07.09 — Recap: From Crawling to Indexing

Overview

We've completed the hardest part of the pipeline — getting the data. In production RAG applications, data acquisition is typically the most error-prone and time-consuming phase. Now we transition to preparing the data for the vector store.


What We've Done

flowchart LR
    subgraph Done["✅ Completed"]
        SRC["🌐 LangChain Docs"]
        CRAWL["🕷️ Tavily\n(Map + Extract)"]
        DOCS["📄 LangChain Documents\n(500+ pages)"]

        SRC --> CRAWL --> DOCS
    end

    subgraph Next["📋 Next Steps"]
        SPLIT["✂️ Chunk into pieces"]
        EMBED["🔢 Embed into vectors"]
        INDEX["🗄️ Index in vector store"]

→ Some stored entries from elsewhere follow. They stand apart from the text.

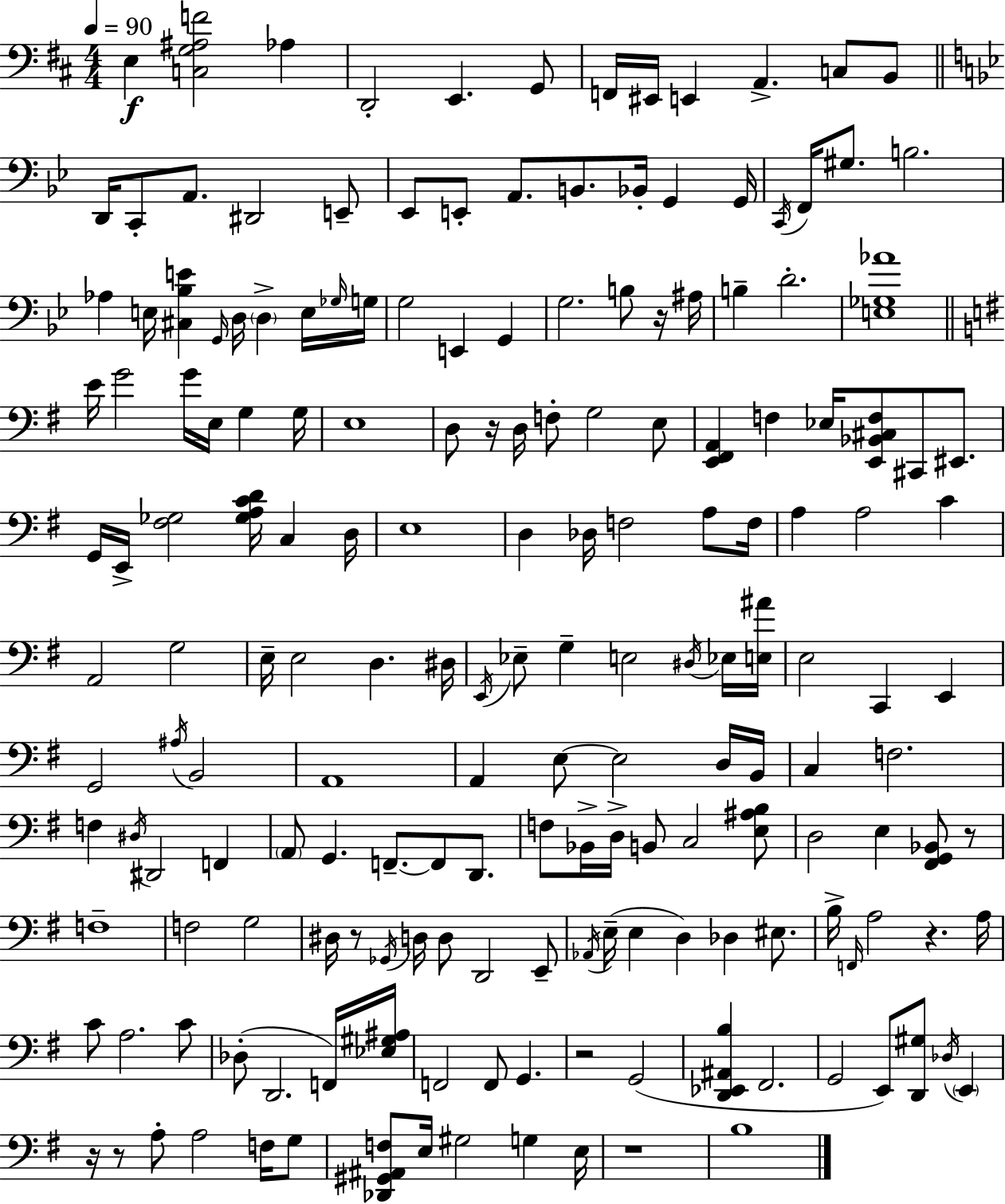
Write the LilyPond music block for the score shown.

{
  \clef bass
  \numericTimeSignature
  \time 4/4
  \key d \major
  \tempo 4 = 90
  e4\f <c g ais f'>2 aes4 | d,2-. e,4. g,8 | f,16 eis,16 e,4 a,4.-> c8 b,8 | \bar "||" \break \key g \minor d,16 c,8-. a,8. dis,2 e,8-- | ees,8 e,8-. a,8. b,8. bes,16-. g,4 g,16 | \acciaccatura { c,16 } f,16 gis8. b2. | aes4 e16 <cis bes e'>4 \grace { g,16 } d16 \parenthesize d4-> | \break e16 \grace { ges16 } g16 g2 e,4 g,4 | g2. b8 | r16 ais16 b4-- d'2.-. | <e ges aes'>1 | \break \bar "||" \break \key e \minor e'16 g'2 g'16 e16 g4 g16 | e1 | d8 r16 d16 f8-. g2 e8 | <e, fis, a,>4 f4 ees16 <e, bes, cis f>8 cis,8 eis,8. | \break g,16 e,16-> <fis ges>2 <ges a c' d'>16 c4 d16 | e1 | d4 des16 f2 a8 f16 | a4 a2 c'4 | \break a,2 g2 | e16-- e2 d4. dis16 | \acciaccatura { e,16 } ees8-- g4-- e2 \acciaccatura { dis16 } | ees16 <e ais'>16 e2 c,4 e,4 | \break g,2 \acciaccatura { ais16 } b,2 | a,1 | a,4 e8~~ e2 | d16 b,16 c4 f2. | \break f4 \acciaccatura { dis16 } dis,2 | f,4 \parenthesize a,8 g,4. f,8.--~~ f,8 | d,8. f8 bes,16-> d16-> b,8 c2 | <e ais b>8 d2 e4 | \break <fis, g, bes,>8 r8 f1-- | f2 g2 | dis16 r8 \acciaccatura { ges,16 } d16 d8 d,2 | e,8-- \acciaccatura { aes,16 }( e16-- e4 d4) des4 | \break eis8. b16-> \grace { f,16 } a2 | r4. a16 c'8 a2. | c'8 des8-.( d,2. | f,16) <ees gis ais>16 f,2 f,8 | \break g,4. r2 g,2( | <d, ees, ais, b>4 fis,2. | g,2 e,8) | <d, gis>8 \acciaccatura { des16 } \parenthesize e,4 r16 r8 a8-. a2 | \break f16 g8 <des, gis, ais, f>8 e16 gis2 | g4 e16 r1 | b1 | \bar "|."
}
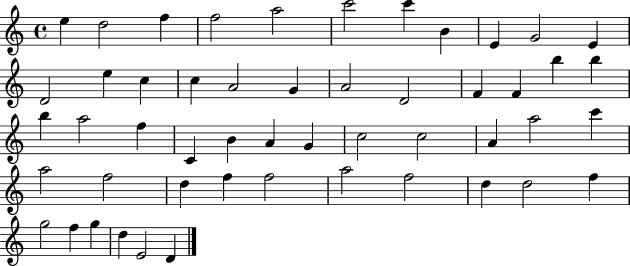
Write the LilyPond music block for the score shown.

{
  \clef treble
  \time 4/4
  \defaultTimeSignature
  \key c \major
  e''4 d''2 f''4 | f''2 a''2 | c'''2 c'''4 b'4 | e'4 g'2 e'4 | \break d'2 e''4 c''4 | c''4 a'2 g'4 | a'2 d'2 | f'4 f'4 b''4 b''4 | \break b''4 a''2 f''4 | c'4 b'4 a'4 g'4 | c''2 c''2 | a'4 a''2 c'''4 | \break a''2 f''2 | d''4 f''4 f''2 | a''2 f''2 | d''4 d''2 f''4 | \break g''2 f''4 g''4 | d''4 e'2 d'4 | \bar "|."
}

        SPLIT --> EMBED --> INDEX
    end

    DOCS -.-> SPLIT

    style Done fill:#10b981,color:#fff
    style Next fill:#4a9eff,color:#fff

What's Coming Next

Step What Happens Lesson
Chunking Split large documents into smaller, searchable pieces (4000 chars, 200 overlap) 10
Batch indexing Embed chunks and store vectors in Pinecone — concurrently, with rate limit handling 11

The API-heavy crawling phase is behind us. The remaining ingestion steps are computationally simpler but involve important design decisions (chunk size, overlap, batch sizing) that directly impact retrieval quality.